Check your understanding:
**1.** From the essay on John de Heras's Mayan paintings, extract the passage that begins at the words "For the past" and stops after "his artistic creativity.".
**2.** Write what comes next in the essay on John de Heras's Mayan paintings, picking up after its final sentence.

To be surrounded by the haunting, semi-abstract paintings of John de Heras is akin to entering the mysterious world of the ancient Mayans. Using his coded, kaleidoscopic paintings as our map we set off on a vicarious archeological expedition. Moved by the work, we search for clues that might reveal insights into an unknown chapter of Mesoamerican history.
For the past four decades, de Heras has been exploring this territory through numerous trips to the Mayan jungles of Mexico and Guatemala coupled with rigorous studies of pre-Colombian art. The paintings on exhibit are the result of his ongoing investigation: a synthesis of his intellect and intuition, what he's learned and what he feels, his scholarly pursuits and his artistic creativity.
We know from centuries-old ruins and artifacts that Mayan culture was highly sophisticated. Archeological sites at Palenque and Chichen Itza tell us that the Maya charted the heavens, developed hieroglyphics, discovered mathematics, and were accomplished sculptors and ceramists. Scholars also suspect that ball games with sacred rituals were an integral part of the Maya belief system--that human sacrifice may have served as a "rite of passage" to other spiritual realms.
And there it is all around us: The Mayan world expressed in Modernist terms by contemporary artist de Heras. Like a haiku poem or a classical riff on a New World coda, de Heras charts this territory with the timeless twist of magic realism. Past/present/future are one-and-the-same, and the whole is pervaded with mystery. Through the use of brilliant color, geometric grids, abstracted forms, distorted space, optical illusion, archetypal symbols, and his own personal iconography, de Heras proves that less is definitely more.

Data shown:
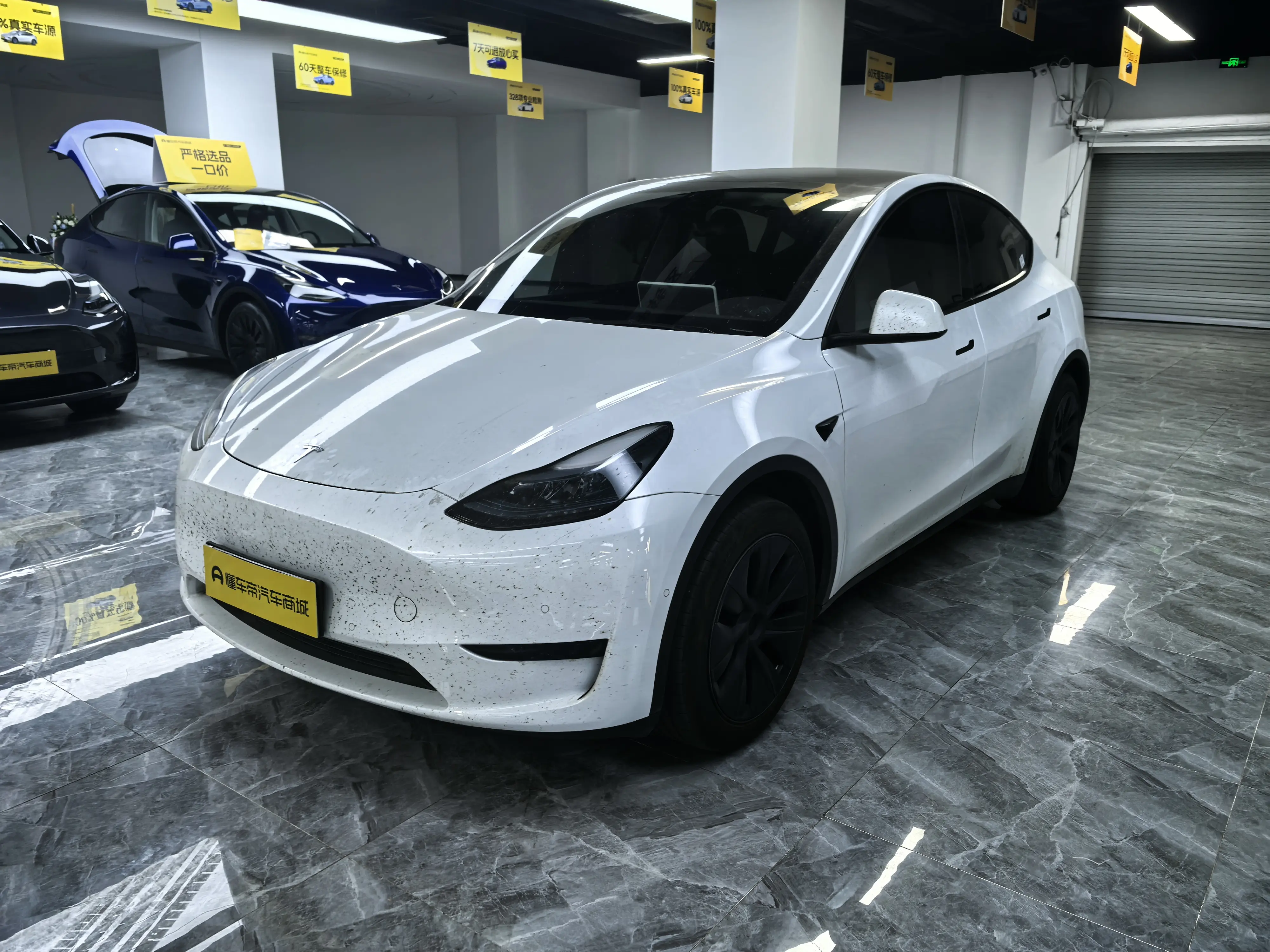 Tesla Model Y  из Китая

Responses in order:
**1.**
For the past four decades, de Heras has been exploring this territory through numerous trips to the Mayan jungles of Mexico and Guatemala coupled with rigorous studies of pre-Colombian art. The paintings on exhibit are the result of his ongoing investigation: a synthesis of his intellect and intuition, what he's learned and what he feels, his scholarly pursuits and his artistic creativity.

**2.**
In his most minimal work (two-feet square) we see nothing but a vibrant pink flat ground with triangles and a square scored into it. This might represent the lines on a ball court or, simultaneously, the beginning of existence and the synthesis of everything between heaven and earth.
In another work there are concentric squares on a flat pink ground where blue and red balls bounce randomly about. A third work features the same pink grid--but lines radiate out from a yellow square (an observatory?) like a telescope searching the heavens for answers, while three silver balls line the far left border.
The most intricate painting in the exhibit is based on the same geometric grid, but it is covered with an all-over pattern of brightly colored red and pink spheres, circles, and abstract forms that resemble paving stones, a ball court, coiled serpents, and other more mysterious forms. |

Untitled, acrylic/mixed media
on canvas panel, 8 x 10, 2001.

Untitled, acrylic/mixed media on canvas panel, 24 x 24, 2001.

Untitled, acrylic/mixed media
on canvas panel, 8 x 10, 2001.

Untitled, acrylic/mixed media
on canvas panel, 12 x 12, 2001.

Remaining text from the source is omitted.